In re Hanson Industries, Inc.

Decision Date07 March 1988
Docket NumberAdv. No. 4-87-091.,Bankruptcy No. 4-87-1478
Citation83 BR 659
PartiesIn re HANSON INDUSTRIES, INC., Debtor. The BANK OF NEW ENGLAND, N.A., Plaintiff, v. HANSON INDUSTRIES, INC. and Steven D. Hanson, Defendants.
CourtU.S. Bankruptcy Court — District of Minnesota

Phillip W. Bohl, William J. Fisher, Gray, Plant, Mooty, Mooty & Bennett, Minneapolis, Minn., for plaintiff.
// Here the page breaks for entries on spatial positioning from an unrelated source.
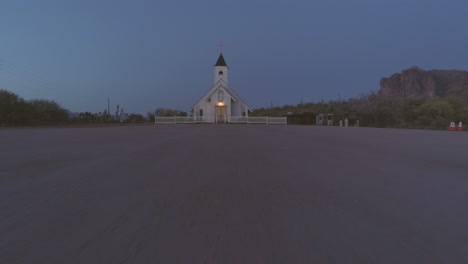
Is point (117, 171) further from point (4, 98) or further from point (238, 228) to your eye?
point (4, 98)

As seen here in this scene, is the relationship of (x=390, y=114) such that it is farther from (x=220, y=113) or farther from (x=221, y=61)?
(x=221, y=61)

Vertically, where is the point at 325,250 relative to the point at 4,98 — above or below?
below

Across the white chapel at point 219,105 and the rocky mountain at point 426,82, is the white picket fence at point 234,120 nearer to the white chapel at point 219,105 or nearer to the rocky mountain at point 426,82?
the white chapel at point 219,105

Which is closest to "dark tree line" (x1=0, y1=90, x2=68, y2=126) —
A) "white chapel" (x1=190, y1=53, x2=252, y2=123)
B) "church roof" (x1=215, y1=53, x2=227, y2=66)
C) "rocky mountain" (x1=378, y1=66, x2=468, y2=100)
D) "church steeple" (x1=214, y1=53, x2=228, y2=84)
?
"white chapel" (x1=190, y1=53, x2=252, y2=123)

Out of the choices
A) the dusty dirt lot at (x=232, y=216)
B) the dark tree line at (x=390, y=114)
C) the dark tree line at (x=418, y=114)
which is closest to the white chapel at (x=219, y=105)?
the dark tree line at (x=390, y=114)

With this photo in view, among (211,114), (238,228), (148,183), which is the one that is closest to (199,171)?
(148,183)

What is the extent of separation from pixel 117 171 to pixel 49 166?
1340 millimetres

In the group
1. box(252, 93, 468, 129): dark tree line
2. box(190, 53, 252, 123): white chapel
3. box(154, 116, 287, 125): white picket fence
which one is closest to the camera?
box(252, 93, 468, 129): dark tree line

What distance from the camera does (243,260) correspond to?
1583 mm

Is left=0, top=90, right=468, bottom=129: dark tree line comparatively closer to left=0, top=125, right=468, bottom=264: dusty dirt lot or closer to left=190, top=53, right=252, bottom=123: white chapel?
left=190, top=53, right=252, bottom=123: white chapel

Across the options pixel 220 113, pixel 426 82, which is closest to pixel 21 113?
pixel 220 113

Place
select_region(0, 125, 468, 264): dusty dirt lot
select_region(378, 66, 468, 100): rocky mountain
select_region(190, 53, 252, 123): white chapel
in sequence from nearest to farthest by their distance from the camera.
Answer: select_region(0, 125, 468, 264): dusty dirt lot < select_region(190, 53, 252, 123): white chapel < select_region(378, 66, 468, 100): rocky mountain

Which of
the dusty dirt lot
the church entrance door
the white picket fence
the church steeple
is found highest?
the church steeple

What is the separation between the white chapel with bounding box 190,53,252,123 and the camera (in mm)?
35781
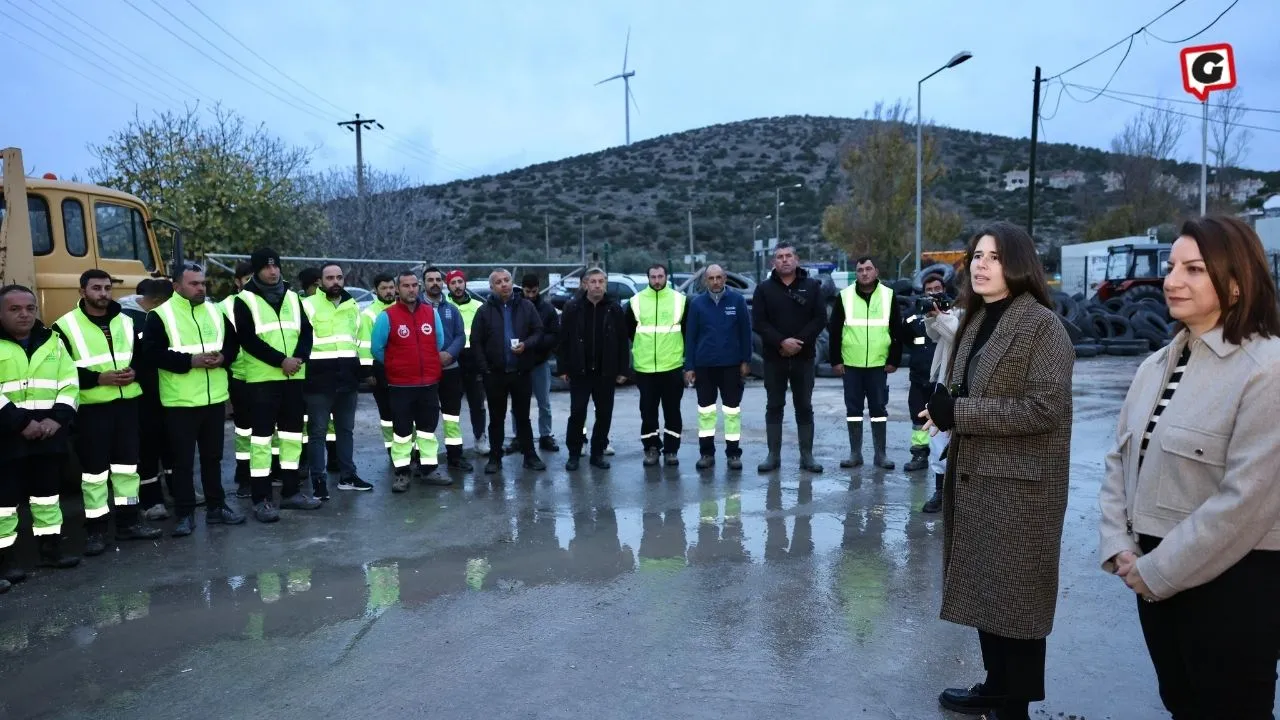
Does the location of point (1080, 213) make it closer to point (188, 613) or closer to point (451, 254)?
point (451, 254)

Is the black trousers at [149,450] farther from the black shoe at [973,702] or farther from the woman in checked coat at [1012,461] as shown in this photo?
the woman in checked coat at [1012,461]

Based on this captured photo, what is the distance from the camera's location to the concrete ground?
4.03 m

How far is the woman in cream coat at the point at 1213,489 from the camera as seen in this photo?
8.30ft

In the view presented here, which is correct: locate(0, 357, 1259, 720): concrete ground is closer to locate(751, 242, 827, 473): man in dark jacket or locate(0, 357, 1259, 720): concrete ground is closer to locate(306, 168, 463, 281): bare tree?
locate(751, 242, 827, 473): man in dark jacket

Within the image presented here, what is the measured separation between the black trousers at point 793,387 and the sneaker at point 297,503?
13.3 ft

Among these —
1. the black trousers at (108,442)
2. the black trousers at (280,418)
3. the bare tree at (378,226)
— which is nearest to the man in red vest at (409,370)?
the black trousers at (280,418)

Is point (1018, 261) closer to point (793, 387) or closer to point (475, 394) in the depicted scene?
point (793, 387)

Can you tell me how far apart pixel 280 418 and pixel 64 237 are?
2.94 m

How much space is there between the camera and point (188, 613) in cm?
521

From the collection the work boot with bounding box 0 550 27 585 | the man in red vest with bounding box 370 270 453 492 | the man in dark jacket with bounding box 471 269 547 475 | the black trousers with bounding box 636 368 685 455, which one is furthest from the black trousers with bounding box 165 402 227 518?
the black trousers with bounding box 636 368 685 455

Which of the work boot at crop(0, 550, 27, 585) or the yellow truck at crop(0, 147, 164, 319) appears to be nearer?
the work boot at crop(0, 550, 27, 585)

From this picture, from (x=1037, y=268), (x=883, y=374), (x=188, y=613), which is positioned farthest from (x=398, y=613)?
(x=883, y=374)

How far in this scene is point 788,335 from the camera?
8602mm

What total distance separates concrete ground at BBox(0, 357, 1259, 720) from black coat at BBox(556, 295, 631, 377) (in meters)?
1.50
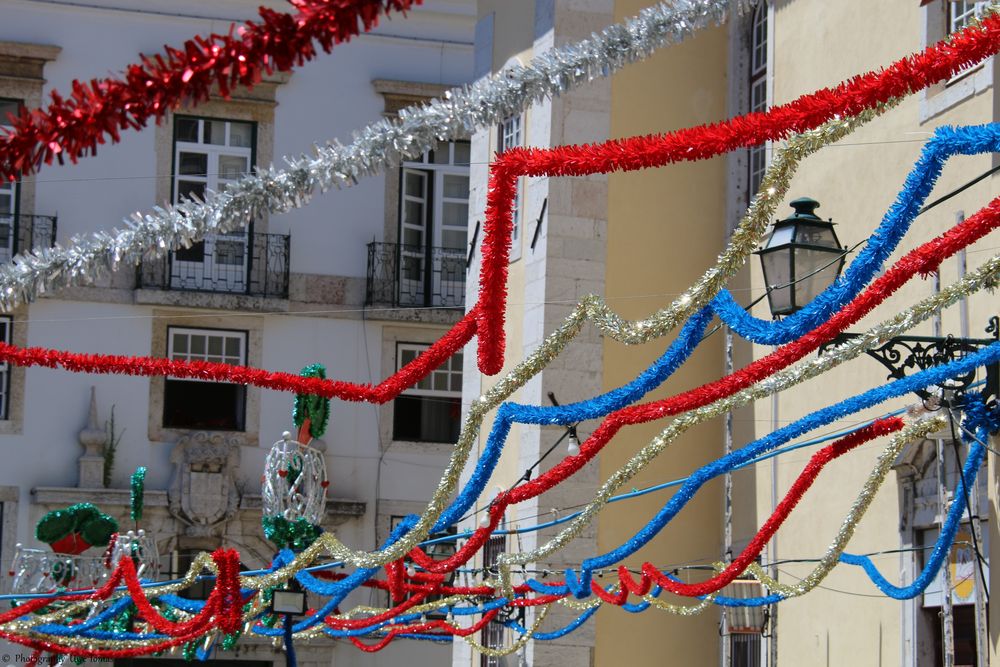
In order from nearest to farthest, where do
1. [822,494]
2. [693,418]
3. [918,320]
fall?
[918,320], [693,418], [822,494]

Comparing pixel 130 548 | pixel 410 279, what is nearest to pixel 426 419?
pixel 410 279

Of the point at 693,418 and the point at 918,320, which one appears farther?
the point at 693,418

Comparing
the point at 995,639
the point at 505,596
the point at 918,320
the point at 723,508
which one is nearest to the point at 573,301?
the point at 723,508

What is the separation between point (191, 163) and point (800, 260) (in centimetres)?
1537

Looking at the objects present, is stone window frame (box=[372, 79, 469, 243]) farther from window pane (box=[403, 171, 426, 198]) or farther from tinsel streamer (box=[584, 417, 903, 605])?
tinsel streamer (box=[584, 417, 903, 605])

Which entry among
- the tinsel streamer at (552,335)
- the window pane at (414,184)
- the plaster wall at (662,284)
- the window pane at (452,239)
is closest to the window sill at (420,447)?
the window pane at (452,239)

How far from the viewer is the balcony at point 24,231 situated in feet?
72.9

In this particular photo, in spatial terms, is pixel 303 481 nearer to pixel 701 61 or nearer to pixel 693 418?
pixel 693 418

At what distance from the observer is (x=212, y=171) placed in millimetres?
23188

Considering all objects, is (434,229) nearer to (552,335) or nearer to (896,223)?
(552,335)

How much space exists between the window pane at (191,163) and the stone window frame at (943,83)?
13227 mm

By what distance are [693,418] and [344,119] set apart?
49.4 ft

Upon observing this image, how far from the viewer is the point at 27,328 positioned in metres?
22.4

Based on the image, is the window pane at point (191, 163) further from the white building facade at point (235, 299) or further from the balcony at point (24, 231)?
the balcony at point (24, 231)
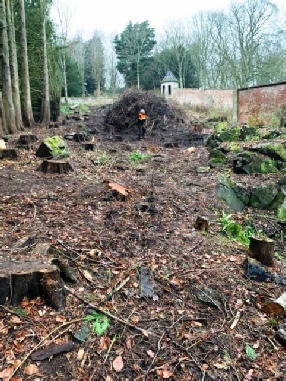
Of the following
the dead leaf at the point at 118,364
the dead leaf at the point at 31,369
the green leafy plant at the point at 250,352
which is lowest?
the green leafy plant at the point at 250,352

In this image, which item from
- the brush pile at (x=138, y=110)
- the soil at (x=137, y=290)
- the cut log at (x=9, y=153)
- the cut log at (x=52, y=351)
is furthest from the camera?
the brush pile at (x=138, y=110)

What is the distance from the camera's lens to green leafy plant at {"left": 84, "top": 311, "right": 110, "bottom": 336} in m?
2.65

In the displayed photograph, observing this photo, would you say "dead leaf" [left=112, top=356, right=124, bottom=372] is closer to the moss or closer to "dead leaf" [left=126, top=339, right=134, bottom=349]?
"dead leaf" [left=126, top=339, right=134, bottom=349]

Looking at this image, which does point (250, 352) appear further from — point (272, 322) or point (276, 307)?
point (276, 307)

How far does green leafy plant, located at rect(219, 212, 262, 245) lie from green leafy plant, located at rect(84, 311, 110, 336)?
9.45ft

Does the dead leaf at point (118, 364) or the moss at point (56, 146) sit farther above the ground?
the moss at point (56, 146)

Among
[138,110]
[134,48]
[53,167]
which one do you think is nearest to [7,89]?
[53,167]

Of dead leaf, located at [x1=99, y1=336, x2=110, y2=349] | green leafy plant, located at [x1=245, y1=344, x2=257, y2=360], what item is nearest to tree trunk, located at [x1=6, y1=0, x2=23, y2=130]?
dead leaf, located at [x1=99, y1=336, x2=110, y2=349]

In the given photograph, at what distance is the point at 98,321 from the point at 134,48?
136 feet

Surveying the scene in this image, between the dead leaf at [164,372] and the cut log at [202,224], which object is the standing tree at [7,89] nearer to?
the cut log at [202,224]

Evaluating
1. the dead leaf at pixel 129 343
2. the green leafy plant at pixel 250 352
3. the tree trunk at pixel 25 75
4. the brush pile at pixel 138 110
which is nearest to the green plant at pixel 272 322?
the green leafy plant at pixel 250 352

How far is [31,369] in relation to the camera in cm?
223

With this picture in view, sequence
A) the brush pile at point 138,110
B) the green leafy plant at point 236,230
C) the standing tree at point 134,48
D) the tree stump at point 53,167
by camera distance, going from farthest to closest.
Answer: the standing tree at point 134,48 < the brush pile at point 138,110 < the tree stump at point 53,167 < the green leafy plant at point 236,230

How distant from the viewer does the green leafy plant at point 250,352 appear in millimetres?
2688
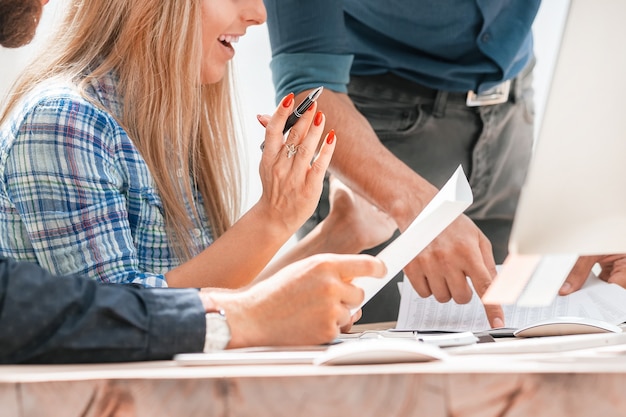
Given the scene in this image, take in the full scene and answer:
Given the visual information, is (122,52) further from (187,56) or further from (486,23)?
(486,23)

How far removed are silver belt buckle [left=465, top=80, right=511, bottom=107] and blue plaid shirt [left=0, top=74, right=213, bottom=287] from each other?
0.77m

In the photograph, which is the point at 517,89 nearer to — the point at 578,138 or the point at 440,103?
the point at 440,103

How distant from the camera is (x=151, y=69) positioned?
4.51ft

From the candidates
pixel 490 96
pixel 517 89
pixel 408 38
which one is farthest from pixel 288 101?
pixel 517 89

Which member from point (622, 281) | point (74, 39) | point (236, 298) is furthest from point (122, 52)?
point (622, 281)

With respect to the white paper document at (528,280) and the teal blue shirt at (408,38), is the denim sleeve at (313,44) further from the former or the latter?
the white paper document at (528,280)

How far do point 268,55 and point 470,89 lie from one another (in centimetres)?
108

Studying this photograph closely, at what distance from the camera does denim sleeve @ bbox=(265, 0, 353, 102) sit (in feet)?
5.16

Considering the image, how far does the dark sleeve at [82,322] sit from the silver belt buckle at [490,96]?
3.71 ft

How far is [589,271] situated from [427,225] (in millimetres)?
486

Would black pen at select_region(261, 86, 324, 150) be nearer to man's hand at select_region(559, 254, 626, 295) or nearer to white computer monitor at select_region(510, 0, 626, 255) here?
man's hand at select_region(559, 254, 626, 295)

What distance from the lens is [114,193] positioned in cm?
122

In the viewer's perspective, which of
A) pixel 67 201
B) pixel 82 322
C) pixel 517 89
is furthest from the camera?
pixel 517 89

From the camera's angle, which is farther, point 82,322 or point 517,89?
point 517,89
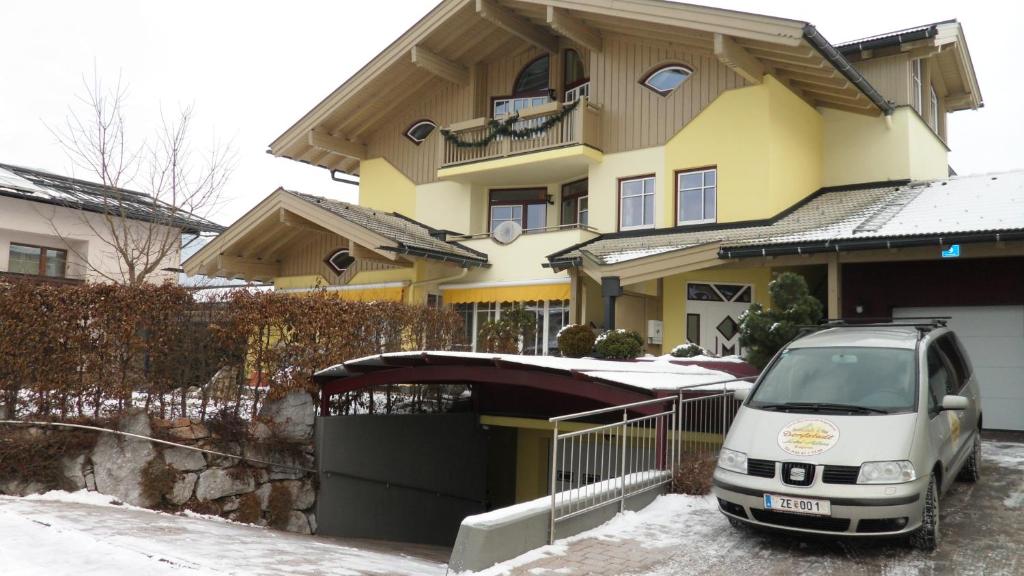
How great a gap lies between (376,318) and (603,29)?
1078 centimetres

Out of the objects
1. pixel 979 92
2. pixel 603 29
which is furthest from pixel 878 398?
pixel 979 92

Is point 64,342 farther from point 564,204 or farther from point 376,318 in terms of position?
point 564,204

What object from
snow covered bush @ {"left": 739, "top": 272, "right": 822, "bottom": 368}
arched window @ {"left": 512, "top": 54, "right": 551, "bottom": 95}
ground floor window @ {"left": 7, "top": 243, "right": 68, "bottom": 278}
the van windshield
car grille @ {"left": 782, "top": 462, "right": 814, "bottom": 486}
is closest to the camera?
car grille @ {"left": 782, "top": 462, "right": 814, "bottom": 486}

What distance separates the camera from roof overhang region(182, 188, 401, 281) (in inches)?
762

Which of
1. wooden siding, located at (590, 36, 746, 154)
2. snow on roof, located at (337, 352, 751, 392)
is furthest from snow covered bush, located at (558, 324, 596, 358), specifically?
wooden siding, located at (590, 36, 746, 154)

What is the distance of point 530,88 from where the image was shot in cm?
2300

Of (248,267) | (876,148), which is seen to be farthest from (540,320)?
(876,148)

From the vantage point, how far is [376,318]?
Result: 13.9 meters

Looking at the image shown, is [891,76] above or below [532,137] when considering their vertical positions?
above

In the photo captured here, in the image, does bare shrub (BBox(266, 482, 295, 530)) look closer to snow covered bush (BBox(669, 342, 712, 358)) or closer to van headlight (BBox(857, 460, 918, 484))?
snow covered bush (BBox(669, 342, 712, 358))

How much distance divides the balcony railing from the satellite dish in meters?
1.91

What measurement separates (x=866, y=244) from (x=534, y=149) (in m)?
9.08

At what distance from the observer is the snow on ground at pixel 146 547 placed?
22.1 ft

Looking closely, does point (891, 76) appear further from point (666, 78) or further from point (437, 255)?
point (437, 255)
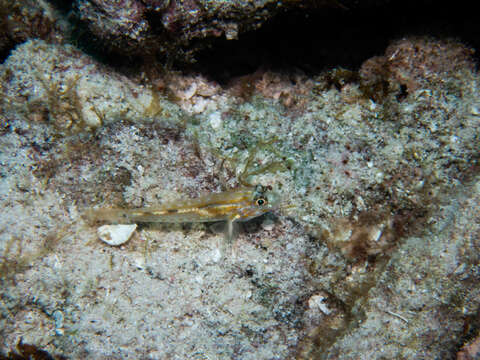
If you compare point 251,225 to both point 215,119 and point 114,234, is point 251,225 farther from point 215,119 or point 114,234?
point 114,234

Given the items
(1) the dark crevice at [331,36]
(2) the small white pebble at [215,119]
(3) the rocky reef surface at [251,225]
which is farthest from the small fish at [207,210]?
(1) the dark crevice at [331,36]

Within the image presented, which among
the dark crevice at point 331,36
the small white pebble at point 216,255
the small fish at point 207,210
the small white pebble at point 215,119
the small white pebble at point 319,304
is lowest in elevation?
the small white pebble at point 319,304

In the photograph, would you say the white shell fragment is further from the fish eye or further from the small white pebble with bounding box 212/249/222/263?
the fish eye

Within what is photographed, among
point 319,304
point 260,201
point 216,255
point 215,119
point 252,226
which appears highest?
point 215,119

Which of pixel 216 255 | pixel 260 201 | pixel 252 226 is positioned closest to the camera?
pixel 260 201

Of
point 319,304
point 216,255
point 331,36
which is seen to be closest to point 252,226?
point 216,255

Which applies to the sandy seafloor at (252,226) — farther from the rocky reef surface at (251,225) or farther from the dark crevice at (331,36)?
the dark crevice at (331,36)

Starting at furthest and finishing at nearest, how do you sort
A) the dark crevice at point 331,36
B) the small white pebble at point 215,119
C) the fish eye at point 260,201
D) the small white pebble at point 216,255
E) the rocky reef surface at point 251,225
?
the small white pebble at point 215,119
the dark crevice at point 331,36
the small white pebble at point 216,255
the fish eye at point 260,201
the rocky reef surface at point 251,225

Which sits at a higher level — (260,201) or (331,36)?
(331,36)
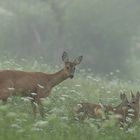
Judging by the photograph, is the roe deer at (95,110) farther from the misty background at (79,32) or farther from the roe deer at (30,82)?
the misty background at (79,32)

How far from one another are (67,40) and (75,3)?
4447mm

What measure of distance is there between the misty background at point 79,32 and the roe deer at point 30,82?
36.5 meters

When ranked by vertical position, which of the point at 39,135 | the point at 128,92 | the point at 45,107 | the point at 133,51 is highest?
the point at 133,51

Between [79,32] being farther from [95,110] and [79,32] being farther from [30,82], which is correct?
[95,110]

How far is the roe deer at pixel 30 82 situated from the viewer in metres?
13.1

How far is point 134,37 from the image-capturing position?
5656 centimetres

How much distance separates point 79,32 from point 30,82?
1625 inches

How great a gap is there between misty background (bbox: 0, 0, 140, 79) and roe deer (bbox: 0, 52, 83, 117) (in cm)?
3646

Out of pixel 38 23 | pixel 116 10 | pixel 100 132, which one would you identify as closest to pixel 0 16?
pixel 38 23

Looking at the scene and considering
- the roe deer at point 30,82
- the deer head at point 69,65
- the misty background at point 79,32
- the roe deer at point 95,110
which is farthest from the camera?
the misty background at point 79,32

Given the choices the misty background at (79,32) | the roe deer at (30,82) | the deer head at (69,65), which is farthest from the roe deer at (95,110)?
the misty background at (79,32)

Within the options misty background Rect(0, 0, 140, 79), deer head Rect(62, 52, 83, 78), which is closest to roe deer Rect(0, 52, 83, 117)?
deer head Rect(62, 52, 83, 78)

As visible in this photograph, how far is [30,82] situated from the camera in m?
14.0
John J. Connelly, Lindquist & Vennum, Kathryn P. Seebart, Wagner, Johnston & Falconer, Ltd., Minneapolis, Minn., for defendants.

MEMORANDUM OF LAW

ROBERT J. KRESSEL, Chief Judge.

This proceeding came on for hearing on Steven D. Hanson's motion for remand pursuant to 28 U.S.C. § 1452(b). Phillip W. Bohl and William J. Fisher appeared for the Bank of New England, John J. Connelly appeared for Steven D. Hanson, and Kathryn P. Seebart, the trustee in the case of Hanson Industries, Inc., appeared in propria persona.1

The underlying dispute in this proceeding initially arose as part of a consolidated action in the Hennepin County District Court. On August 19, 1986, the Bank of New England commenced an action against Hanson Industries, Inc. and Steven D. Hanson to recover on a promissory note and foreclose on its security interest. On November 6, 1986, employees of Hanson Industries, Inc. started a second action in the same court against the same two defendants, as well as several other defendants. The employees action sought recovery of unpaid wages. Because the two cases were sufficiently related, the Hennepin County District Court consolidated them on January 16, 1987.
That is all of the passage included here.